The real story of Nick Leeson is a masterpiece of what can go wrong when the lack of control is achieved. One of the traders single-handedly collapsed a long-established investment bank in the United Kingdom through unapproved speculative gambles – a warning sale on uncontrolled financial hubris and the hazards of institutional blind alleys.
Too Big

It is a drama, set in 2011, based on the award-winning book by Andrew Ross Sorkin, which re-creates the manic government and banking reaction to the 2008 financial crisis. It brings the historical figures to life as the actual people who were at crossroads in making the tough decisions when the world economy in its entirety was prepared to plunge into a complete downward spiral.
Wolf Runs

The black comedy by Martin Scorsese is based on the soaring up and down of Jordan Belfort in the Wall Street of the 1990s. The display of gluttony, over-indulgence, and corrupted morals portrayed by Leonardo DiCaprio is one of the most accurate reflections in the film industry on the lure and destructive essence of a culture of maximum money-making.
Inside Job

The 2010 documentary by the director Charles Ferguson takes a methodical look into the regulatory failures and the corruption within institutions that caused the 2008 global meltdown. It turns a highly complex economic debacle into the clear and deeply startling story of unregulated deregulation with the help of interviews with financial insiders and academics.
American Psycho

The dark comedic film is set against the excess of Wall Street of the 1980s and follows the life of a rich investment banker, who leads a disturbing dual life. It presents a pithy commentary on the surface, spiritual barrenness and dehumanising influences of consumerism that characterised a period of unregulated monetary greediness and status anxiety.
Trading Places

This is a favourite 1983 romantic comedy that brilliantly satirises the social movements, classes and inequality through the use of financial markets.

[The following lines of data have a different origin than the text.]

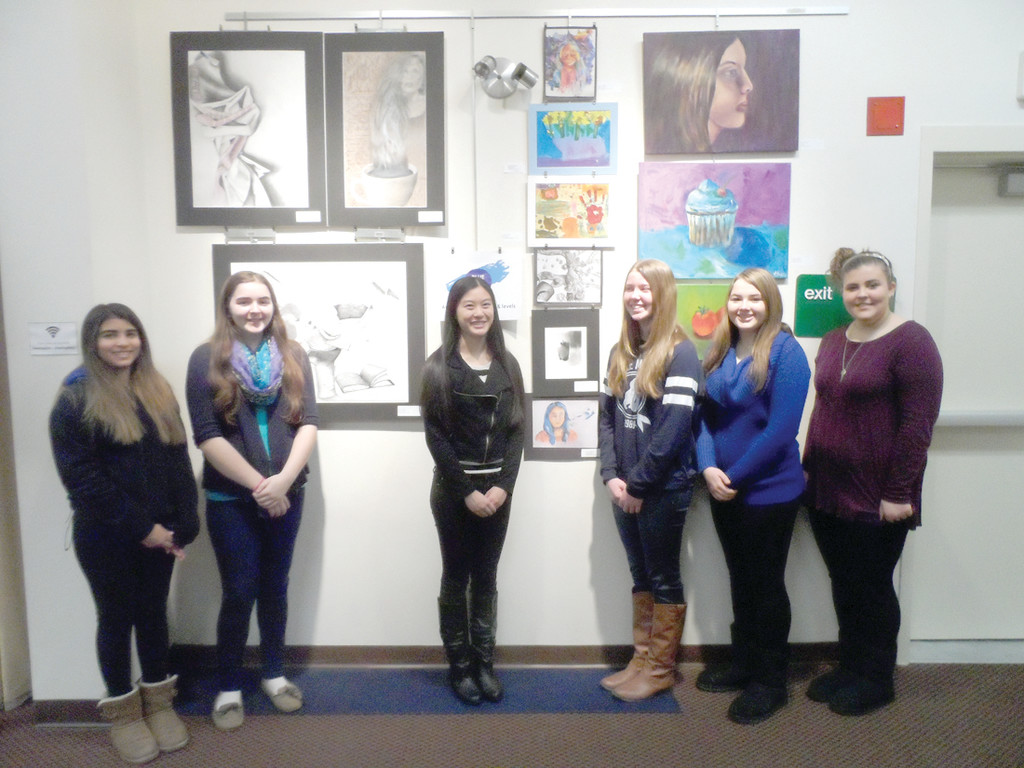 CREATIVE DISPLAY: Blue Door Studio students Liliana Zapata, Laura Wilson, Eileen Phou, Sarah Bannon, Erin Turnbull, Hannah Williams gather near their works currently on display at the Cranston Public Library's Central Branch. Not pictured are Isabella Corso and Alexa Gardner.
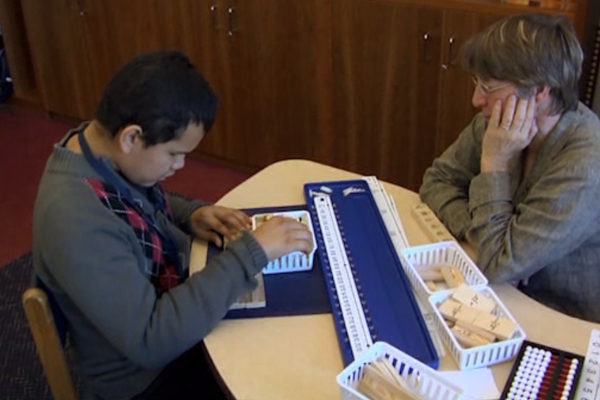 A boy who is blind is working on fractions using segments of woods in various sizes.
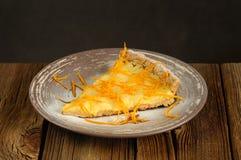 Piece on lemon tart with orange peel. On wooden background Royalty Free Stock Photo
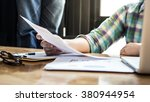 handsome man working with... | Shutterstock . vector #380944954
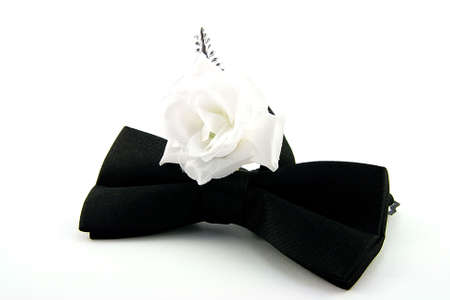 Black Bow Tie with Single Rose on a white background photo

An affluent commodities broker and a street hustler, both of whom are homeless, exchange lives completely because of a wager in which a heartless millionaire challenges success in the financial system of America, showing the arbitraryness of success in the American financial system.
Margin Call

The film was established in a 24-hour time span that was characterised by pressure, but on the eve of the great financial crash in 2011, it is set within a Wall Street bank that finds out about catastrophic risk in the very near future. Its brilliant dialogue and acting cast make the moral issues surrounding people trapped within a machine, leading to an unavoidable catastrophe, come to life.
Wall Street

The 1987 classic by Oliver Stone gave birth to a character named Gordon Gekko and his notorious quote that held the idea that greed is good. Michael Douglas was awarded an Oscar as the ultimate villain of the financial world, and the movie left an indelible mark on the way popular culture perceives the moral corruption and ethical bankruptcy that the ambition of Wall Street lies at its core.
Big Short

The 2015 film, brilliantly directed by Adam McKay, is based on the people who are mere investors, visionary enough to anticipate the collapse of the housing market, and bet against it. Applying celebrity cameos and the invention of creative storytelling to elaborate on tricky financial products, it is the most entertaining and educational finance movie ever to be made for general audiences.